(Beginning of PAGE TEXT)
Golden Dragon Fantasy Gamebooks
Golden Dragon Fantasy Gamebooks Box Set (Collection)
Le Seigneur de l'ombre (French)
Shadou toride no maou [シャドー砦の魔王] (Japanese)
Il signore dell'ombra (Italian)
Skyggernes hersker (Danish)
El torreon de las tinieblas (Spanish)
Warhola, James (American cover)
Hartas, Leo (interior)
February 14, 1985 (original)
May, 1986 (American edition)
August 11, 2013
0425088618 / 9780425088616
0583307604 / 9780583307604 (original)
1491021411 / 9781491021415
|User Summary:||While the king was away on a crusade, the provisional ruler was turned into a vampire and enslaved by the evil wizard Arkayn Darkrobe. Weakened by Darkrobe's sorcery, the king turns to you for help. Can you reach the wizard's castle, brave its many dangers and slay him?|
On the surface, Lord of Shadow Keep isn't much to write home about. The set-up is rather weak--we're in a kingdom called Lalassa. Lalassa?? The villain is Arkayn Darkrobe. Come on. There's also something about an undead usurper to the throne who'll crumble to dust at the instant of Darkrobe's death. All of which has practically nothing to do with events in the book itself. One gets the feeling the writer was trying a little too hard to be epic.
(End of PAGE TEXT)
(Beginning of DATA EXTRACTS)
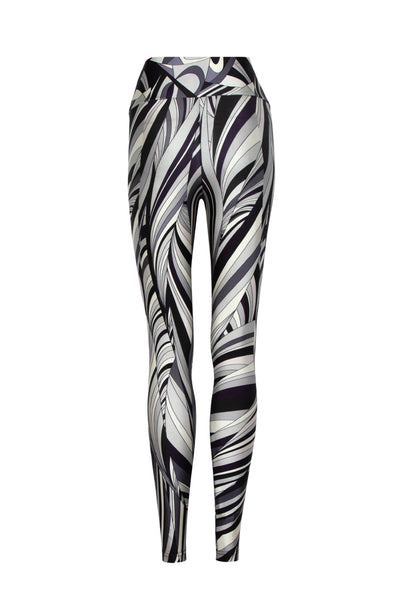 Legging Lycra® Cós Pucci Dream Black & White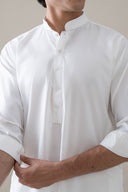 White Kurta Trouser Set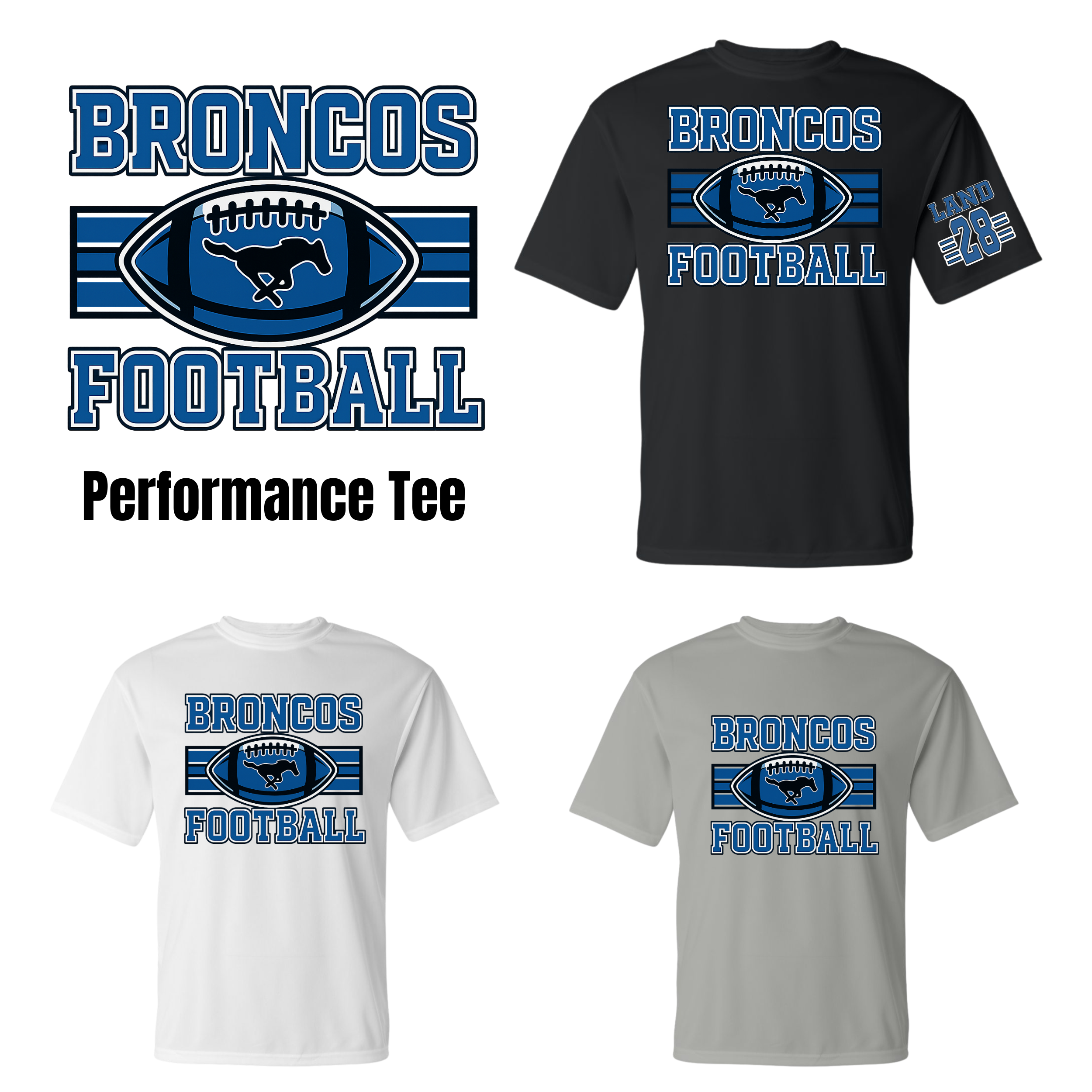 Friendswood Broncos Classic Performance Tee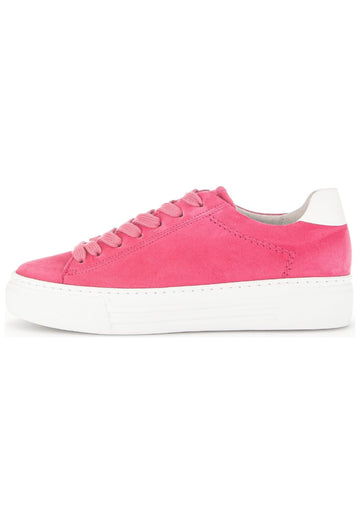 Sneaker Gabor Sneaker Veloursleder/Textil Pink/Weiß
(End of DATA EXTRACTS)
(Beginning of DATA EXTRACTS)
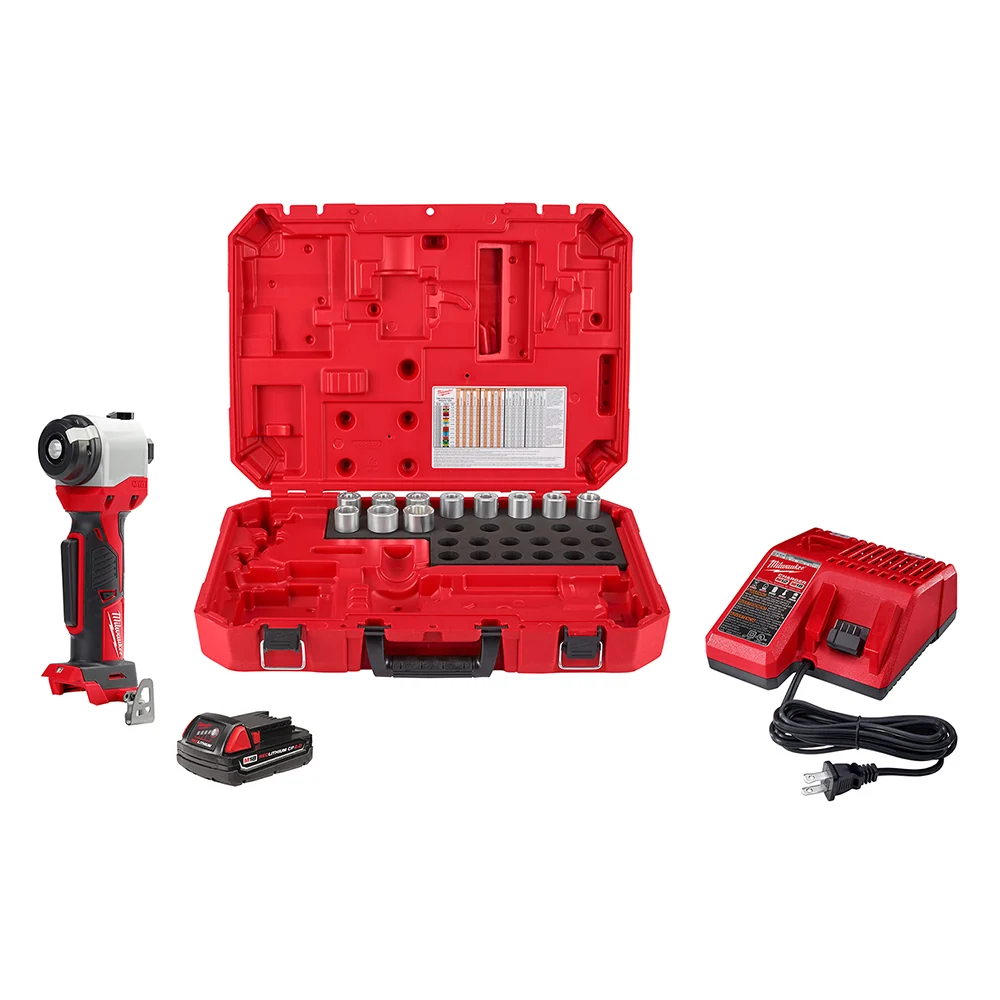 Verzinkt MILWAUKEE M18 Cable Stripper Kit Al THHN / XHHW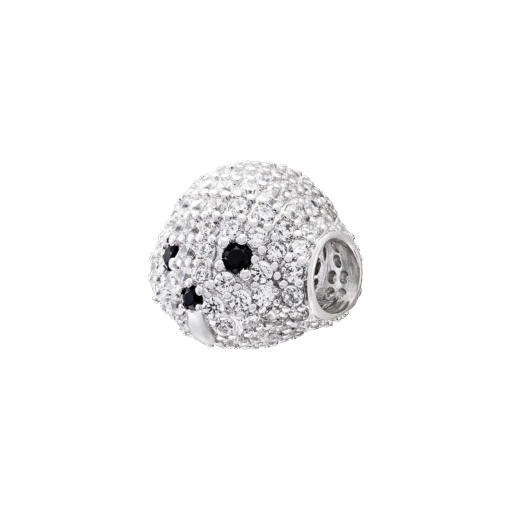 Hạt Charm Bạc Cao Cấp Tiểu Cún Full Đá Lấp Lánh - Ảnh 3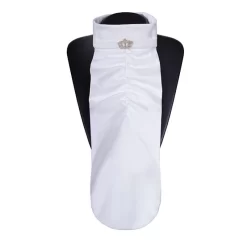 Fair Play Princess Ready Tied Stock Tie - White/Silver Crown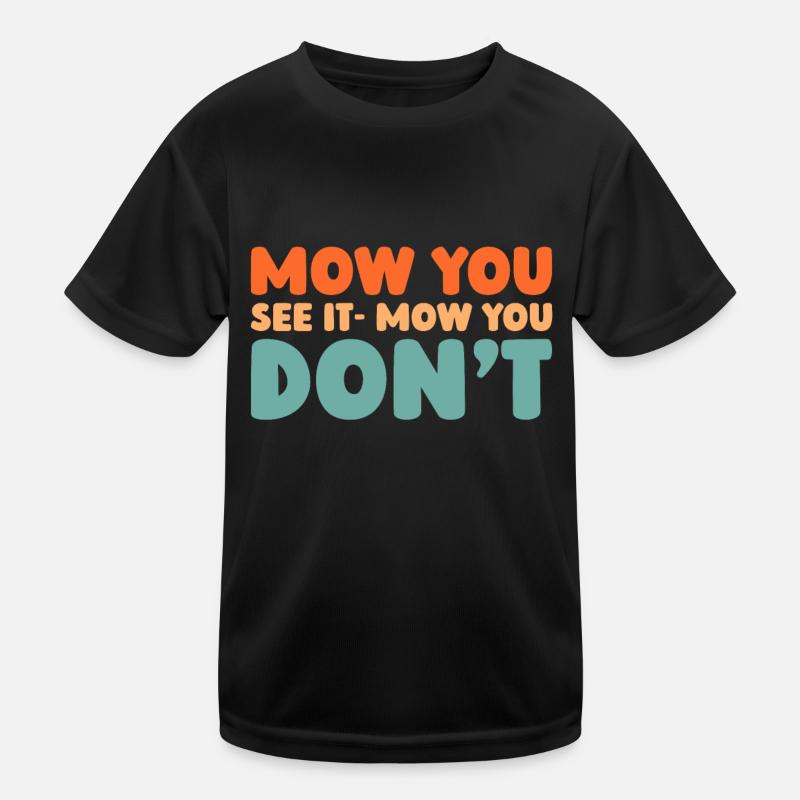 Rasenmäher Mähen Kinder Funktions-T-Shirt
(End of DATA EXTRACTS)
## PROMPT A:
Do these statements agree with the Lord of Shadow Keep page? Answer yes or no for each and quote the words that decide it.
(i) The Italian title is Il signore dell'ombra.
(ii) Leo Hartas drew the American cover.
(iii) The American edition came out in May 1986.
## PROMPT B:
Answer from the Lord of Shadow Keep page:
(i) Who enslaved the provisional ruler?
(ii) What is the kingdom called?
(iii) When was the original edition published?
## PROMPT C:
Can you carry on the Lord of Shadow Keep page with the next part of its review, starting after its last sentence?
The items can be left aside.

## RESPONSE AREA A:
(i) Yes: "Il signore dell'ombra (Italian)"
(ii) No: "Hartas, Leo (interior)"
(iii) Yes: "May, 1986 (American edition)"

## RESPONSE AREA B:
(i) The evil wizard Arkayn Darkrobe
(ii) Lalassa
(iii) February 14, 1985

## RESPONSE AREA C:
Things get a little better once the actual adventure starts and we can start forgetting about the overwrought story. The general tone of things is dark and spooky, at which it succeeds decently well, but this is certainly not the next Beneath Nightmare Castle. Ultimately though, the book only manages to hit "acceptable" as quality goes. Most of the adventure involves bopping around a castle collecting a series of bizarre items and sometimes using a random item to resolve a problem. There's little rhyme or reason to any of it.
There a few highlights throughout the book, like the bowling ball, troll grammar and the lizardman swordsman, but in the end I can't say there'd be a gaping hole in my collection if I were to lose my copy.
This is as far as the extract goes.